### TASK REQUIREMENTS
Change "white stone" to "pale stone" in the lines from the one with "Considering <box>78,252,138,375</box>: bare" to the one with "Does (x=502, y=246)", and write those lines out again with nothing else altered.

(Extracted data entries)

####################

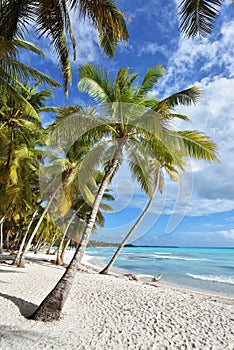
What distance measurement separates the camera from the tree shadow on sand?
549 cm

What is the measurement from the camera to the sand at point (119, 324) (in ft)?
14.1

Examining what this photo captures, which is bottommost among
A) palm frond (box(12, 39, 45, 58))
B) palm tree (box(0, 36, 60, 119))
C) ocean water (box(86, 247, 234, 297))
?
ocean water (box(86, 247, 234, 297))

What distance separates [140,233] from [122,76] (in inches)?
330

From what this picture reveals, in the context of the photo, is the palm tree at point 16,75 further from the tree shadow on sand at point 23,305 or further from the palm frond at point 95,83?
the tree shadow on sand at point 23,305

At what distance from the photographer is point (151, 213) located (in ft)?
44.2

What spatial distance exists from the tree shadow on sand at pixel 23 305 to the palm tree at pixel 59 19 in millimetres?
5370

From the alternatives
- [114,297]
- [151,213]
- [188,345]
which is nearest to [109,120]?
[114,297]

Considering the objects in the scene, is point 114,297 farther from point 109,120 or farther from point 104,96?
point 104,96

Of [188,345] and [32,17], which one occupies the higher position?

####################

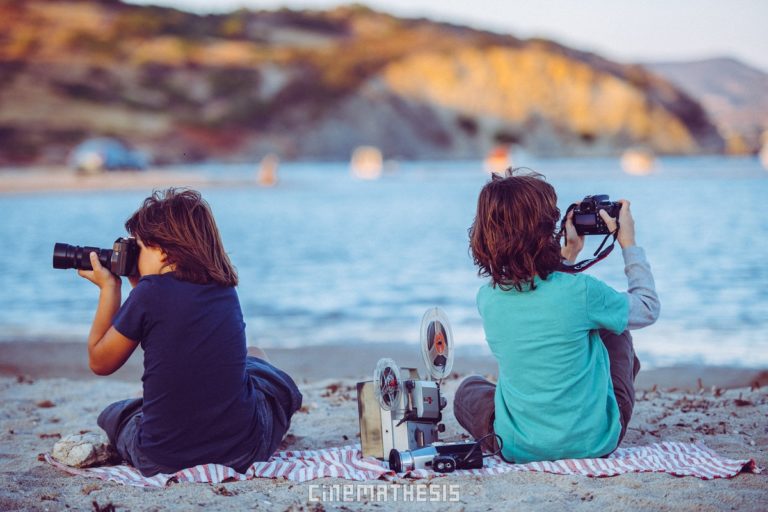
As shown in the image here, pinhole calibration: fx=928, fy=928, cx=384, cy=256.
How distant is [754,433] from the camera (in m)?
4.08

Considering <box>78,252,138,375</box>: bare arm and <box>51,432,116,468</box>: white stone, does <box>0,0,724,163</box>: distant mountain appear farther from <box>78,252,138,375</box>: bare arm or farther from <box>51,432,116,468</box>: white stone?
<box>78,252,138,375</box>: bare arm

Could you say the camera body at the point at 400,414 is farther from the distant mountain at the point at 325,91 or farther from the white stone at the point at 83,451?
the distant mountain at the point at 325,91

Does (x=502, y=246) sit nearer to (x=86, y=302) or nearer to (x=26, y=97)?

####################

### OUTPUT FOR THIS EXERCISE
Considering <box>78,252,138,375</box>: bare arm and <box>51,432,116,468</box>: pale stone, does <box>0,0,724,163</box>: distant mountain appear farther from <box>78,252,138,375</box>: bare arm or farther from <box>51,432,116,468</box>: pale stone?
<box>78,252,138,375</box>: bare arm

Could you say the camera body at the point at 400,414 is farther from the distant mountain at the point at 325,91 or farther from the pale stone at the point at 83,451?
the distant mountain at the point at 325,91

Does (x=502, y=246) sit nearer to (x=86, y=302) or nearer to (x=26, y=97)?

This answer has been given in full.